Enfrente estará un Tomares siempre competitivo, que ya sabe lo que es complicarle las cosas y que además ha protagonizado duelos igualados en temporadas recientes entre ambos equipos. El precedente cercano favorece al Pozoblanco, que llegó a golear 0-3 en la ida, lo que añade un punto de confianza para un choque que puede ser clave en sus aspiraciones de meterse en la lucha por la promoción, aunque también motivará al rival para sacarse la espina. Además, el equipo del San Sebastián está sólo un punto por encima del descenso y necesita alejarse de la quema.

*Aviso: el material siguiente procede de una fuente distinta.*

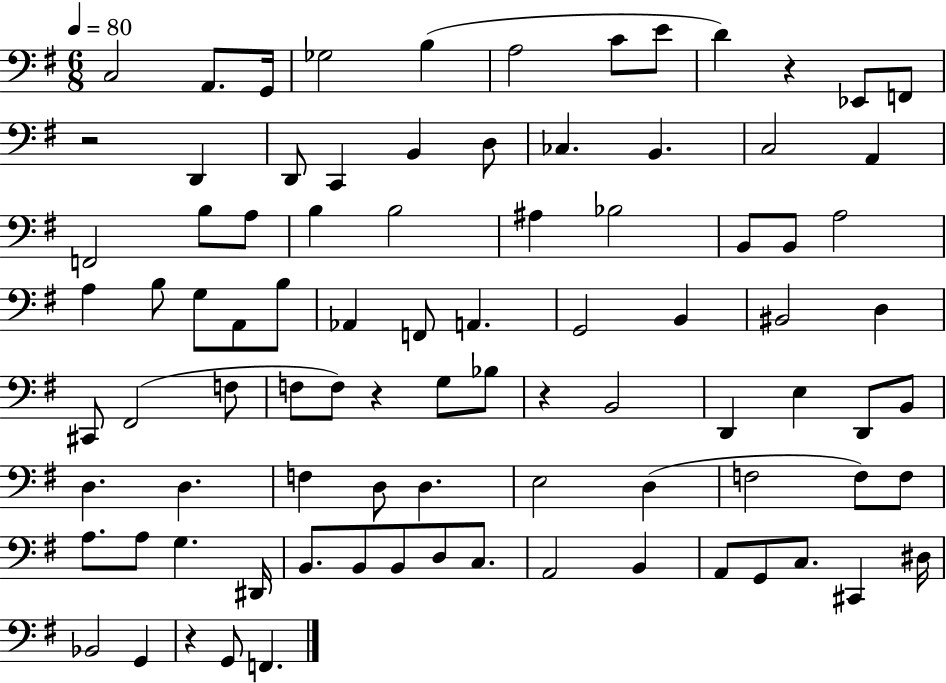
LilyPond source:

{
  \clef bass
  \numericTimeSignature
  \time 6/8
  \key g \major
  \tempo 4 = 80
  c2 a,8. g,16 | ges2 b4( | a2 c'8 e'8 | d'4) r4 ees,8 f,8 | \break r2 d,4 | d,8 c,4 b,4 d8 | ces4. b,4. | c2 a,4 | \break f,2 b8 a8 | b4 b2 | ais4 bes2 | b,8 b,8 a2 | \break a4 b8 g8 a,8 b8 | aes,4 f,8 a,4. | g,2 b,4 | bis,2 d4 | \break cis,8 fis,2( f8 | f8 f8) r4 g8 bes8 | r4 b,2 | d,4 e4 d,8 b,8 | \break d4. d4. | f4 d8 d4. | e2 d4( | f2 f8) f8 | \break a8. a8 g4. dis,16 | b,8. b,8 b,8 d8 c8. | a,2 b,4 | a,8 g,8 c8. cis,4 dis16 | \break bes,2 g,4 | r4 g,8 f,4. | \bar "|."
}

El entrenador del Pozoblanco, Alberto Fernández, espera lo mejor en esta vuelta a la normalidad. «Después del parón obligado por la suspensión de la jornada, vamos a retomar la competición nuevamente con un partido muy complicado», esgrimió. «Nos medimos a un rival que se está jugando la vida, aunque igual que todos los equipos, y no va ser nada fácil», añadió.
Vencer en casa
Fernández cree que deben salir muy motivados por el hecho de volver a darle una alegría a la afición. «A ver si somos capaces de volver a ganar un partido en casa, que falta nos hace. Pero hay que saber que será complicado, como todos los de la categoría», insistió.
El duelo para el Pozoblanco, que acumula cinco encuentros como local sin vencer, desde que lo hiciera apuradamente ante el Sevilla C en la jornada 8, puede tener el atractivo del debut del último refuerzo realizado, fuera ya de las fechas del mercado, el defensor Osuman. Estará algo más adaptado al grupo tras no poder jugarse la pasada semana.